In the case of rolling back, since all the progress snapshots are lost, it is impossible in principle to cancel the rollback.

What is a clone?

A clone is a function to create a new file system based on a snapshot.

Since only the difference from the snapshot is retained, if the data contains similar data, it is possible to prevent the compression of the capacity.

What is file system level encryption?

It is a function of encrypting AES etc. on a file system basis.

This file system requires a password or key when mounting. If you lose your password or key, the data is encrypted, so you can not restore it.

On the data set in TeraCLOUD

TeraCLOUD can also be said to be a service using HTTP (WebDAV) as a file transfer protocol by exposing a part of the functions of ZFS with the REST API.

The user of TeraCLOUD has one data set at the time of account creation and has plural data under it. And it is related to WebDAV and the area visible from the web interface of TeraCLOUD as follows.

DATASET name MOUNTPOINT URL
(ROOT) / none
backup / backup private
backup / data.ZsXw /backup/data.ZsXW Unpublished
backup / data.WtPO / backup / data.WtPO private
files / files / dav / ← Areas visible with WEB UI
someappdata / someappdata none
someappdata 2 / someappdata 2 none

The user's data set (ROOT) All of the following items are owned by the user, and the user's used capacity means the used capacity of the area of ​​(ROOT) (As described above, the capacity of all the lower data sets Incidentally, this is not a data set name named (ROOT) for the sake of convenience).

In addition, all of the data sets can be managed with the user's ID and password, and up to 32 data sets can be created anywhere in the REST API.

In the Tera cloud, the file system type data set is always mounted at the same location as the data set name from the root. In other words, when you create a data set named someappdata, it mounts in the path / someappata, and when you create a data set called someappdata / foo under it, it mounts in the path / someappdata / foo.

However, when you try to create a dataset called files / foo, you already can not create a dataset if the user creates a directory named foo and installs files.

/ dav /, the range that WebDAV can access

As mentioned above, there is a unique relationship between the dataset name and the mount point, but there is no unique relationship between the dataset and the published URL.
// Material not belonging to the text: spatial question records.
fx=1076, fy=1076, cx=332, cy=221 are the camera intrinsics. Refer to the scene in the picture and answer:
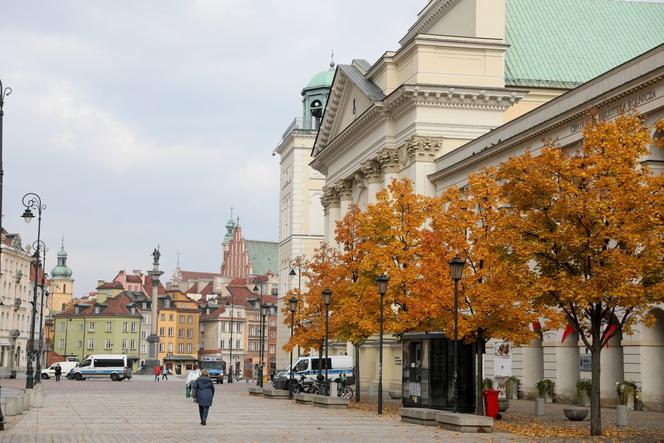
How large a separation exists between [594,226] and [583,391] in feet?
57.6

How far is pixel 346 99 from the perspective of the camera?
76375 millimetres

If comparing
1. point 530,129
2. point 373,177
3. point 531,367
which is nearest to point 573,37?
point 373,177

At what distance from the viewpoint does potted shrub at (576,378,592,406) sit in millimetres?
44000

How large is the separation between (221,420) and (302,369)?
3144cm

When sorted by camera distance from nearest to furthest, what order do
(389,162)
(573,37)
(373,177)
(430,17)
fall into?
(389,162) < (373,177) < (573,37) < (430,17)

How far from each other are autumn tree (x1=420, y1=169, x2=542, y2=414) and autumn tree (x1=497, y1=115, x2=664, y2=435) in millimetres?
973

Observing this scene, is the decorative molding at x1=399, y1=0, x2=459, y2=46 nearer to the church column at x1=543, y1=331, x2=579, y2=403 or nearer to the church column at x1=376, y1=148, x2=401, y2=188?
the church column at x1=376, y1=148, x2=401, y2=188

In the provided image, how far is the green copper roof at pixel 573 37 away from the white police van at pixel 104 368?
47831 mm

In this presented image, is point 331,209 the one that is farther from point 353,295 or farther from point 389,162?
point 353,295

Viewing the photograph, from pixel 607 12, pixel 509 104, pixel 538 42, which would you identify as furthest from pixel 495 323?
pixel 607 12

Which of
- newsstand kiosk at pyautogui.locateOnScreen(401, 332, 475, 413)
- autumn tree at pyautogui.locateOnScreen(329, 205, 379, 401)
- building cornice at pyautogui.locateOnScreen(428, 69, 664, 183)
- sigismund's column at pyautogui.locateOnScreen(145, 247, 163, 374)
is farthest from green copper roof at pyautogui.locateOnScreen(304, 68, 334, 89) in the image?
newsstand kiosk at pyautogui.locateOnScreen(401, 332, 475, 413)

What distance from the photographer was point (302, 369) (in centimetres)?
6581

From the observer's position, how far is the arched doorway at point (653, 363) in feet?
132

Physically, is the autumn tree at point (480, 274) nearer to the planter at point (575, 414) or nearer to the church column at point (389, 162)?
the planter at point (575, 414)
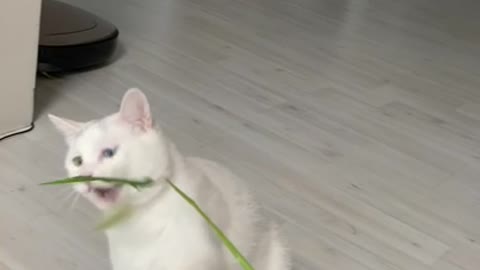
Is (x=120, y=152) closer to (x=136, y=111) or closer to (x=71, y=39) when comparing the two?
(x=136, y=111)

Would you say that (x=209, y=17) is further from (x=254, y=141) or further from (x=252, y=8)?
(x=254, y=141)

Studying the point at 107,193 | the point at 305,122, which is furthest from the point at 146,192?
the point at 305,122

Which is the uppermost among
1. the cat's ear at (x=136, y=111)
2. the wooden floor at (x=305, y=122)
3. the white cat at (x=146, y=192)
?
the cat's ear at (x=136, y=111)

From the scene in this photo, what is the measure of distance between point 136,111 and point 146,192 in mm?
103

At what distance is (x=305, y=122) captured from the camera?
6.73 ft

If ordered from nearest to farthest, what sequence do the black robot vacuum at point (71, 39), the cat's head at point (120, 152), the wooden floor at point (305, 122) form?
the cat's head at point (120, 152)
the wooden floor at point (305, 122)
the black robot vacuum at point (71, 39)

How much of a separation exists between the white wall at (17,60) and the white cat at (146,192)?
655 millimetres

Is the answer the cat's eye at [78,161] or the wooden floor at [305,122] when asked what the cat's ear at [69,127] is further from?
the wooden floor at [305,122]

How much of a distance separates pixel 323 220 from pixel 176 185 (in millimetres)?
711

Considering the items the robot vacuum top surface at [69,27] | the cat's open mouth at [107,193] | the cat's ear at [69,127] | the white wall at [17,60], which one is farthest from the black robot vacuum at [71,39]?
the cat's open mouth at [107,193]

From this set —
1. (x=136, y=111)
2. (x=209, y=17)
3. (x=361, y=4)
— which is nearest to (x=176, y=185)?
(x=136, y=111)

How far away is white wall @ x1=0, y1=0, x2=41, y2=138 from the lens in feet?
5.29

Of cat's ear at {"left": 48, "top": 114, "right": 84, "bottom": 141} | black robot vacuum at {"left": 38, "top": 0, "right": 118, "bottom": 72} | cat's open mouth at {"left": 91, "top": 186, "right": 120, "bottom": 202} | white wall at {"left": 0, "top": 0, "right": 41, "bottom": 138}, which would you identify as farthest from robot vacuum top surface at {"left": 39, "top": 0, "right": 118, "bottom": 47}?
cat's open mouth at {"left": 91, "top": 186, "right": 120, "bottom": 202}

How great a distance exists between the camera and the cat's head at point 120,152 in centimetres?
95
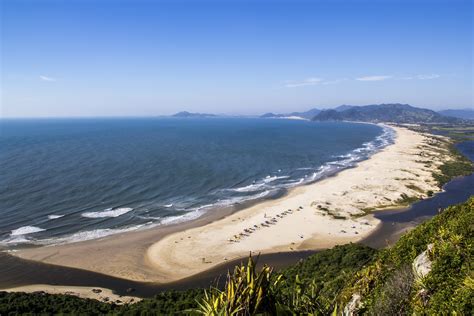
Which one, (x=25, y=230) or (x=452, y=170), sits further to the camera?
(x=452, y=170)

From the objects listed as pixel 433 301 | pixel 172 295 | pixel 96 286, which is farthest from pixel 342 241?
pixel 433 301

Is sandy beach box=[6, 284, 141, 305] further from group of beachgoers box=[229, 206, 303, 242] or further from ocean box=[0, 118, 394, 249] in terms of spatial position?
group of beachgoers box=[229, 206, 303, 242]

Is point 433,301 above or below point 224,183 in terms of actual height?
above

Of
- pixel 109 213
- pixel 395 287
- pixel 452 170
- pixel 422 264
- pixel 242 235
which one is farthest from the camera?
pixel 452 170

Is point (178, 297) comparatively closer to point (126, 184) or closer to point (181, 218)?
point (181, 218)

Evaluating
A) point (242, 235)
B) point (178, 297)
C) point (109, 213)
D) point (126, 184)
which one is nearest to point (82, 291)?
point (178, 297)

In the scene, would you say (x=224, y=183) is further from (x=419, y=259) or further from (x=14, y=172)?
(x=419, y=259)

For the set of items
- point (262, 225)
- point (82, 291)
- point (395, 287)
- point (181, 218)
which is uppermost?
point (395, 287)

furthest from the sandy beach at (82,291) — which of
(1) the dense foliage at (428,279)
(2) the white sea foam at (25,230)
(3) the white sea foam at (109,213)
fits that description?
(1) the dense foliage at (428,279)

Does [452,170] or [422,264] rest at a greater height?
[422,264]
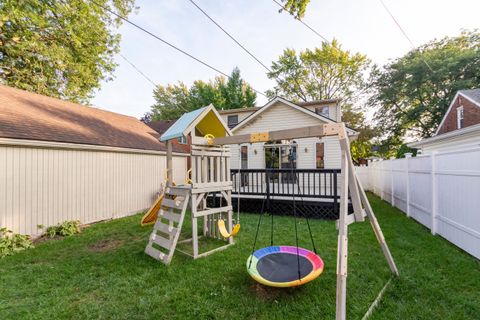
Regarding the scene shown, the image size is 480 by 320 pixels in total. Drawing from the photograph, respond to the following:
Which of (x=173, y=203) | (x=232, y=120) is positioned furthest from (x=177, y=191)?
(x=232, y=120)

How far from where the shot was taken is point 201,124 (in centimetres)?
516

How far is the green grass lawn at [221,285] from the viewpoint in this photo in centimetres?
262

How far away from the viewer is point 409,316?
243cm

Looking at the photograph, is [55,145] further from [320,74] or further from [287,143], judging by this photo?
[320,74]

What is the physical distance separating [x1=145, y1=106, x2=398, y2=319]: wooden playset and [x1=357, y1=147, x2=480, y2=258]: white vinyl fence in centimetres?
153

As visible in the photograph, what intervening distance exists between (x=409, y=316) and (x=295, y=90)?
27.4 metres

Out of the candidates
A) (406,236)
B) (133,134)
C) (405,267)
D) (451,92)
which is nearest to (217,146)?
(405,267)

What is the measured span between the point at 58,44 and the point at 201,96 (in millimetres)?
15301

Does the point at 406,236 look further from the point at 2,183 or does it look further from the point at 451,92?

Normally, the user can access the web interface and the area that can be viewed with WebDAV from the path "/ dav /".

URL layer / dav /

URL path conversion rule (fixed) / dav / → / dav /

Directory path layer / dav /

Mapper

/ dav / → / files /

/ files

Mount path rule (fixed) / files → files

Dataset layer files

For users created after April 2015, the path: / dav / is mapped to the path: / files / and the data set: files is mounted on the path: / files /. However, users created before that have no files dataset, and a directory called / files / is created in the root dataset.

The above mapper is scheduled to be switched with the mapper API that will be released in the future. Therefore, it is possible to map the data set created by the data set API freely to / dav /. However, since the user may have trouble accessing when uploading files with a specific application, careful attention is required for execution.

There is also a need for an application to hold a file in an area that can not be accessed by a normal operation from a user. In this case, it is necessary to create a data set other than files.

However, at the present time, there is no plan to show individual paths as paths other than / dav /.